##### Input rows #####

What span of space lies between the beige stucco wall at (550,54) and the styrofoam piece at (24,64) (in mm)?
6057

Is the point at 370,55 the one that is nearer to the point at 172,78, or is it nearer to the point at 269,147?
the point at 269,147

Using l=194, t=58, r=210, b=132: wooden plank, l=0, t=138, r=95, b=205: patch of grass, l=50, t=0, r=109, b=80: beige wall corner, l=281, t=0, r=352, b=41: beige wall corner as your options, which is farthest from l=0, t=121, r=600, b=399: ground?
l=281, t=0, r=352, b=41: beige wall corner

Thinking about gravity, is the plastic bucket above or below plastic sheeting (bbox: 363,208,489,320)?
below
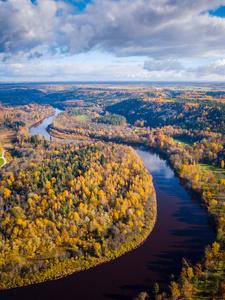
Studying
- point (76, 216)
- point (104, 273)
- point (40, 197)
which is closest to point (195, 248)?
point (104, 273)

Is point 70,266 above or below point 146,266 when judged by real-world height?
below

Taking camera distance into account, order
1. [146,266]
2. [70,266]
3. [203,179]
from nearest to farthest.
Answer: [70,266] < [146,266] < [203,179]

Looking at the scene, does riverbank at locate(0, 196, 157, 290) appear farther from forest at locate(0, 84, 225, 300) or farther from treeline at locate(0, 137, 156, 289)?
forest at locate(0, 84, 225, 300)

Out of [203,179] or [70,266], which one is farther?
[203,179]

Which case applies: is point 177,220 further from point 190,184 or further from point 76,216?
point 76,216

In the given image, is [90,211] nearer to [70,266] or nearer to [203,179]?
[70,266]

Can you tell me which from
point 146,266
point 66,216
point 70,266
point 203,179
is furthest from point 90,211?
point 203,179

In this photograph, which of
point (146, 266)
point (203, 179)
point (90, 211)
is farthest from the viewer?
point (203, 179)
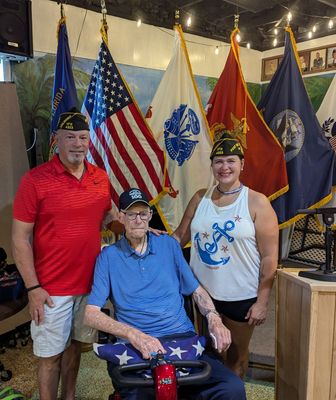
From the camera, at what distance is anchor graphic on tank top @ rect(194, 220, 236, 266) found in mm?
1843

#####

**Written task:**
Rescale the records starting at the line that has "From the camera, at" and running through the end of the records. Repeat those lines with their requests, but multiply each distance in the answers by 2.45 and round it to a whole number, with halves rounded up.

**Response below:**
From the camera, at what distance is anchor graphic on tank top @ rect(194, 220, 236, 266) found in mm?
4515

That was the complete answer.